## What to work on
Copy, word for word, the lines below from the one containing "Floating on Surfboard" up to and including the one containing "Pekan depan, Schumacher", with pictures left out.

## Exercise materials
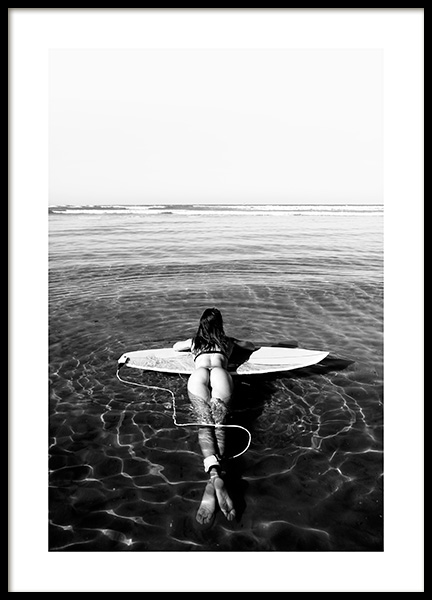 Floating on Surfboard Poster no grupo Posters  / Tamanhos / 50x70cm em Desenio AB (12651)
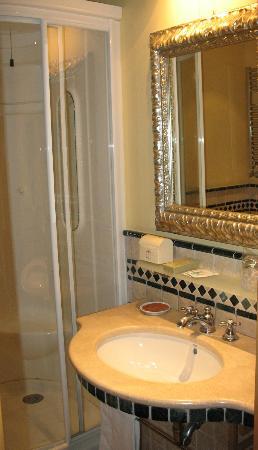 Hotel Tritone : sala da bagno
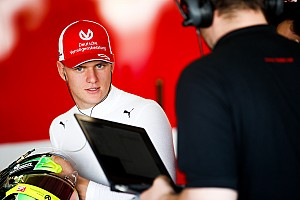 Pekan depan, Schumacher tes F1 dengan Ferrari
---
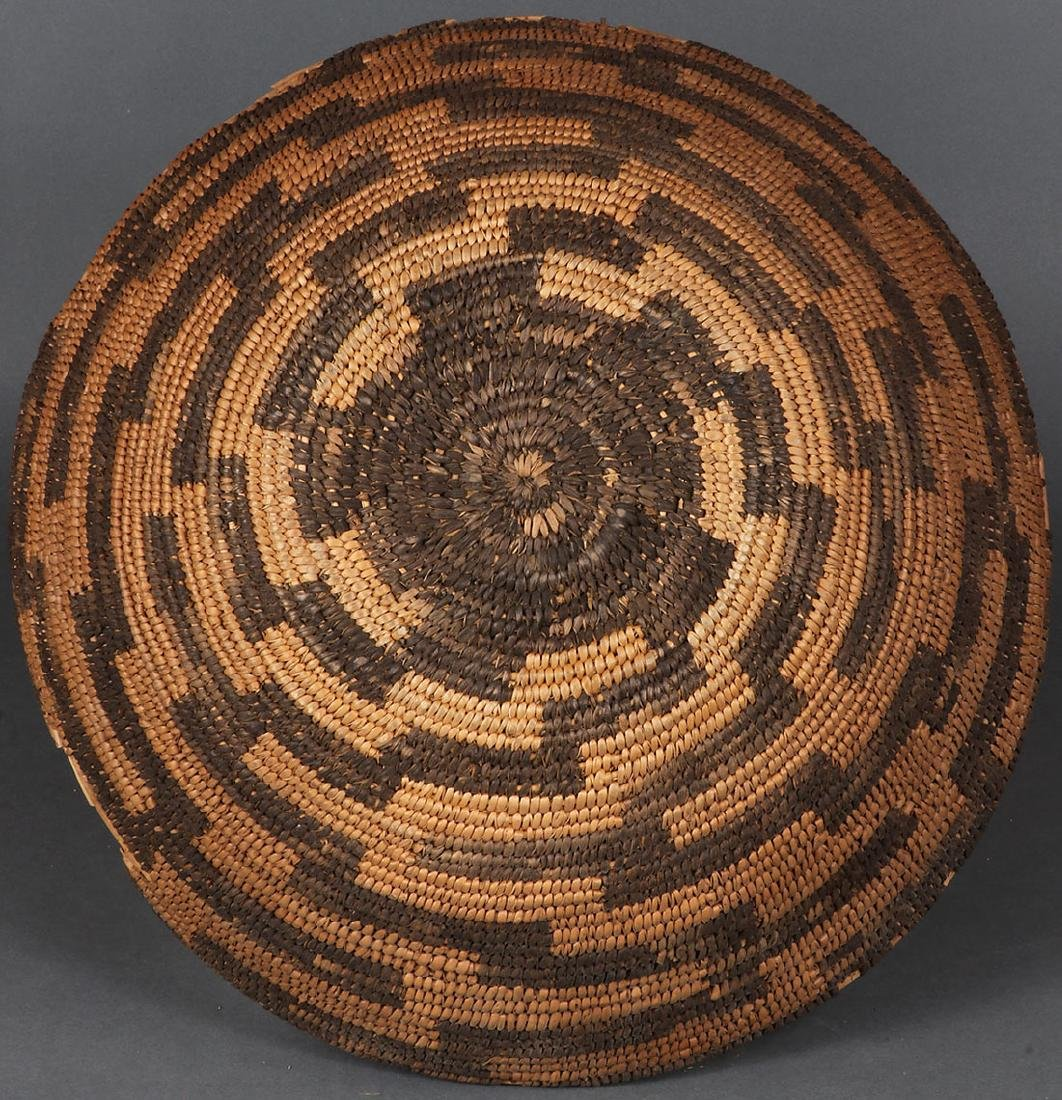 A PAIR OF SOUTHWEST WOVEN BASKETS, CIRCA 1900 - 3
==
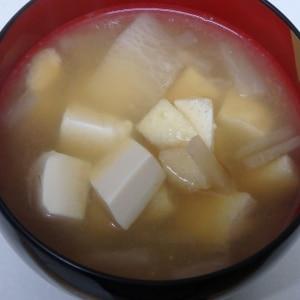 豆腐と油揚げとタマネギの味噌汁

## Result
 Floating on Surfboard Poster no grupo Posters  / Tamanhos / 50x70cm em Desenio AB (12651)
 Hotel Tritone : sala da bagno
 Pekan depan, Schumacher tes F1 dengan Ferrari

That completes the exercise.